Вечно то же неизменное, упорное недоверие к человеческому обществу!

Меня уже не удовлетворяли гипотезы, которыми довольствовался Консель.

Этот славный человек утверждал, что капитан Немо — не добившийся признания ученый, который платит миру ненавистью, за проявленное к нему безразличие. Иногда Консель говорил, что командир «Наутилуса» — гений, осмеянный учеными, и что, устав бороться с тупостью и равнодушием общества, он удалился в эту недоступную людям среду, чтобы жить свободным. Но, по-моему, и это предположение мало что объясняло в капитане Немо.

В самом деле, тайна этой ночи, когда нас заперли в темницу и к тому же еще усыпили, поспешность, с которой капитан Немо вырвал из моих рук подзорную трубу, прежде чем я успел осмотреть горизонт, смертельное ранение одного из матросов, явившееся следствием столкновения «Наутилуса», — все эти обстоятельства опровергали догадки Конселя. Нет, капитан Немо не ограничивался тем, что бежал от людей! Его гениальное изобретение — подводный корабль — служило ему не только убежищем, где ничто не стесняло его свободы, но, быть может, и орудием страшной мести.

Однако пока что я не располагал никакими доказательствами правильности этого предположения. В окружающем меня густом мраке неведения эта догадка могла служить только путеводным огоньком.

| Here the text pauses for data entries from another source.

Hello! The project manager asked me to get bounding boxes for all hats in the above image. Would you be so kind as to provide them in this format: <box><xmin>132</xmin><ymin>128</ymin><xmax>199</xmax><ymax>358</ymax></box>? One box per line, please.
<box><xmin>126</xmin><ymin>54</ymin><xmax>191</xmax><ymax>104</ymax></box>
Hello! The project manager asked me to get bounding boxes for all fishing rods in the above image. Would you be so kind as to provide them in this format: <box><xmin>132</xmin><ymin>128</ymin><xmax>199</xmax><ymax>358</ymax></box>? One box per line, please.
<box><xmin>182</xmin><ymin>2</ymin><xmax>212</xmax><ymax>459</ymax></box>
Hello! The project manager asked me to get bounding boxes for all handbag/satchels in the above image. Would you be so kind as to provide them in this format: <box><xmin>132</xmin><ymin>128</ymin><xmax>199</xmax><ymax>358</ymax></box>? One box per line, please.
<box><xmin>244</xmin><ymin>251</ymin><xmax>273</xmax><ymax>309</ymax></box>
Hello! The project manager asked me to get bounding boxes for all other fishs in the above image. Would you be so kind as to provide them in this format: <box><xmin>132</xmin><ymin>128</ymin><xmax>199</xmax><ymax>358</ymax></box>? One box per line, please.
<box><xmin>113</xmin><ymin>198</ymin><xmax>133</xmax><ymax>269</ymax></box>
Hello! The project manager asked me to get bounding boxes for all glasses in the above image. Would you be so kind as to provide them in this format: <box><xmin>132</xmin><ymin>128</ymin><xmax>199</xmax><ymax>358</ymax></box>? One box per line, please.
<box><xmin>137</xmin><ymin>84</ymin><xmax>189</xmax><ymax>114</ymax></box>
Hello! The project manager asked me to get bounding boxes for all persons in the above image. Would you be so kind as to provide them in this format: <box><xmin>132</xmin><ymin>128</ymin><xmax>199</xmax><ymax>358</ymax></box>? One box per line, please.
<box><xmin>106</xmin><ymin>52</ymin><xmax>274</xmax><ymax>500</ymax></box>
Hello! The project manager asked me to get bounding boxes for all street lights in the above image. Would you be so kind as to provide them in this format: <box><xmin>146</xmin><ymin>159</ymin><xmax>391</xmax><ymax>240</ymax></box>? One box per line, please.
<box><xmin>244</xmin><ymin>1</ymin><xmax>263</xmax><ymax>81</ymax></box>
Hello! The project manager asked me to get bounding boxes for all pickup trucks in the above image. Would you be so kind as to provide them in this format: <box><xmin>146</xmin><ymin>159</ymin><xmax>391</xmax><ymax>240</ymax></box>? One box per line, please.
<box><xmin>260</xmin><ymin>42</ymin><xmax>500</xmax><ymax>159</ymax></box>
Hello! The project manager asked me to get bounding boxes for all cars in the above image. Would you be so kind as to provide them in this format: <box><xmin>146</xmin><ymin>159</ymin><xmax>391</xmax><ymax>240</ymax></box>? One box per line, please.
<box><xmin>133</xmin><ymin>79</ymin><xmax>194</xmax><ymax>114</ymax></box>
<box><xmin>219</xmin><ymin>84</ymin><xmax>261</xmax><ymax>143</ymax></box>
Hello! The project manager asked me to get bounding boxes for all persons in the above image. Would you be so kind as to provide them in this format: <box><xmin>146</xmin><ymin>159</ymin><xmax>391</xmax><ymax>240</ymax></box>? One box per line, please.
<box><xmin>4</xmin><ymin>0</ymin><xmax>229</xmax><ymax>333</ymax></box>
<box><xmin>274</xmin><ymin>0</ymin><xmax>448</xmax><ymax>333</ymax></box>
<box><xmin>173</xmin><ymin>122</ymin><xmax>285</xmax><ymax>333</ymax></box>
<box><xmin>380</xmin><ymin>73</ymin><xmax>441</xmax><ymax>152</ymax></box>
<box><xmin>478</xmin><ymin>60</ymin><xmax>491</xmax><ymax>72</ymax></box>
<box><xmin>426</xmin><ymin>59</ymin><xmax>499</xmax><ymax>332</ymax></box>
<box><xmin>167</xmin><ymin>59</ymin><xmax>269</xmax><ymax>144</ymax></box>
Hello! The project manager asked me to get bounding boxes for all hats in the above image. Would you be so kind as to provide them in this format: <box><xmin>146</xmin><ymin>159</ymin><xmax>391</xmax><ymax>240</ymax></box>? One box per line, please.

Буду продолжать поэтому вести записи, если можно так выразиться, непосредственно под диктовку событий.

Впрочем, ведь нас ничто не связывает с капитаном Немо. Он знает, что бежать с «Наутилуса» невозможно. Поэтому он не взял с нас даже слова, оставаться на корабле. Никакие обязательства не стесняют нас. Мы не что иное, как обыкновенные пленники, которых только вежливости ради именуют гостями.

Нед Ленд не отказался от надежды вырваться на свободу. Он уверен, что сумеет воспользоваться первым же удобным случаем. Очевидно, и я последую его примеру. И тем не менее я не без огорчения расстанусь с подводными чудесами, знакомство с которыми сделалось возможным для меня лишь благодаря великодушию капитана Немо.

Мне и сейчас неясно, должен ли я преклоняться перед этим человеком или ненавидеть его, жертва он или палач. Признаюсь, что, прежде чем навеки расстаться с «Наутилусом», я все-таки хотел бы завершить до конца это подводное кругосветное путешествие, начало которого было таким блистательным. Я хотел бы повидать все таящиеся в морях чудеса. Я хотел бы повидать все то, чего не видел до меня еще ни один человек, даже если бы эта ненасытная жажда знания стоила мне жизни. Что я узнал до сих пор? Ничего или почти ничего, ибо мы прошли всего лишь шесть тысяч лье по Тихому океану.

А между тем «Наутилус» приближается к обитаемым землям, и я отлично знаю, что, если нам представится хоть какая-нибудь возможность бежать, с моей стороны было бы непростительной жестокостью предать интересы своих товарищей ради удовлетворения своей жажды знания. Я должен буду последовать за ними, а может быть, и повести их. Но представится ли когда-нибудь случай бежать? Человек, насильственно лишенный свободы, мечтал о нем, но ученый боялся, что этот случай, наконец, представится.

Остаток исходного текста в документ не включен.